Gelb markiert der original vordere Rahmen

Türkis markiert der original hintere Rahmen

Magenta markiert der verpfuschte Zusammenbau mittels verschweißtem Vierkantrohr 20x30 und dem mehr oder weniger schwach angepunktete verschweißtem Aufstieg

 

14.09.2012

nachdem nun das Fahrgestell wieder getrennt war, wurden erst sämtliche Furunkel an der Hinterachse flextechnisch entfernt

 

Das seitenverkehrt montierte Federpaket wurde gedreht

Magenta markiert ist der Ersatz für das im original vorhandene Stück was vom Vorbesitzer beim Umbau entfernt wurde. Es wurde von uns doppelseitig verschweißt, weil es auch am Original in einem Stück ist. Es ist notwendig, weil es die Kippkräfte der Achse aufnimmt. Blau markiert dagegen ist der von uns eingesetzte Winkelstahl zur Verstärkung zwischen den Achsen. Dies wurde nur verschraubt. Im Original wäre es aus Holz gewesen. Wie schon vorher angemerkt, ist dies für die heutige Sicherheit bei Verwendung einer Scheibenbremsanlage zwingend notwendig.

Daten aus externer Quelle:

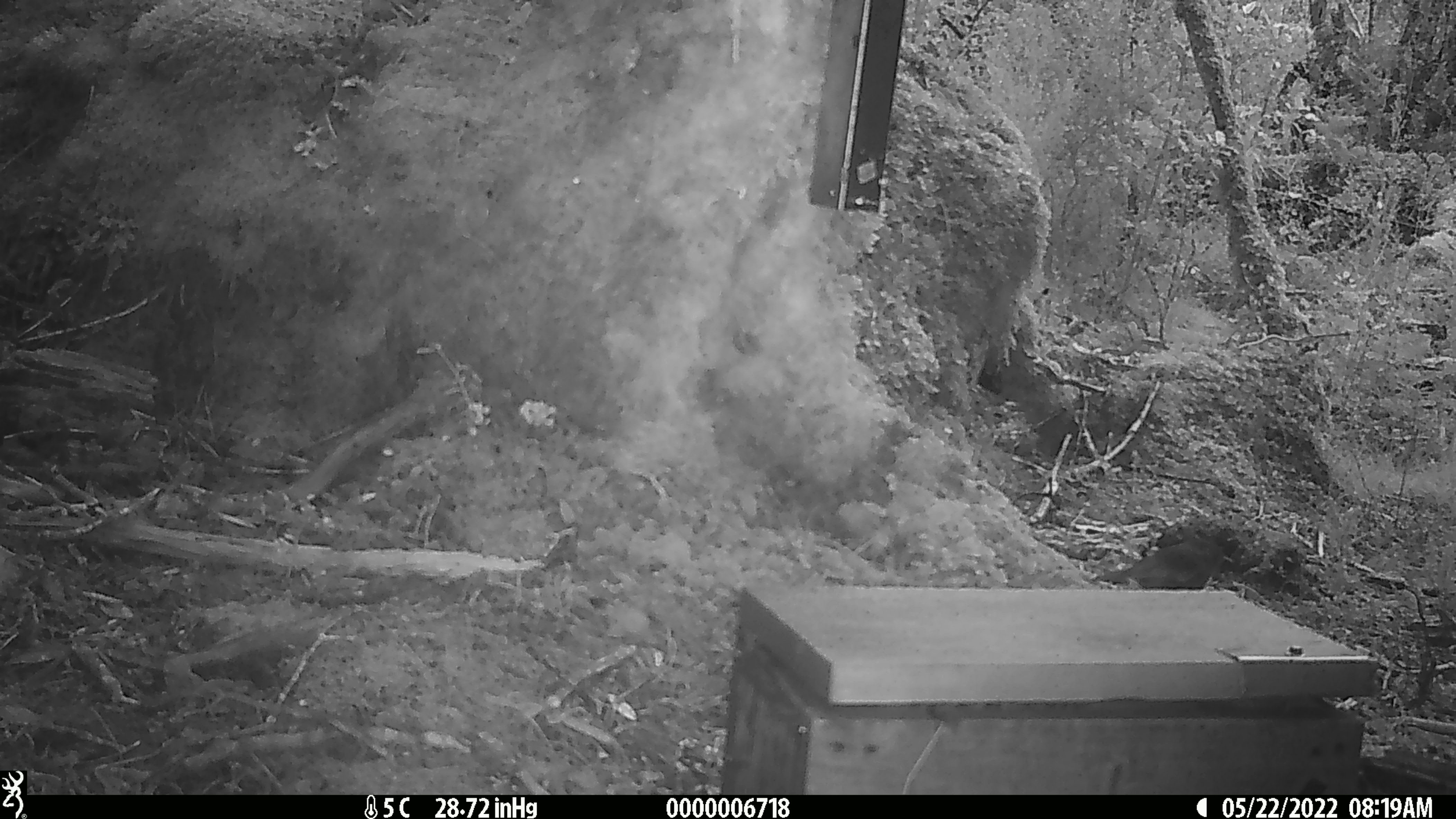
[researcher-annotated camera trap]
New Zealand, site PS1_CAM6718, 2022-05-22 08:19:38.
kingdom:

hier jetzt gut zu erkennen, wie mittels zusätzlich verschraubtem Winkelstahl für die nötige Steifigkeit zur Aufnahme der Bremskraftverzögerung gesorgt werden wird. Was im Bild durch Schraubzwingen gesichert ist, wird später einmal mit durchgängigen Schraubverbindungen (Metall-Holz-Metall) gesichert. Im Original wäre dies lediglich eine einseitig verschraubte Holzverbindung zwischen dem vorderen und hinteren Stahlrahmen der Achsen. Natürlich könnte man dies jetzt auch verschweißen, womit dann aber wieder das historische Fahrgestell weiter zerstört würde. Nachwievor kann so der Wagen später immer noch wieder in einen Originalzustand zurückversetzt werden. Das Holz im Bild liegt nur provisorisch im Rahmen - es diente zu einer Übersicht, wie weit hier noch für die Ausrichtung angepaßt werden muß.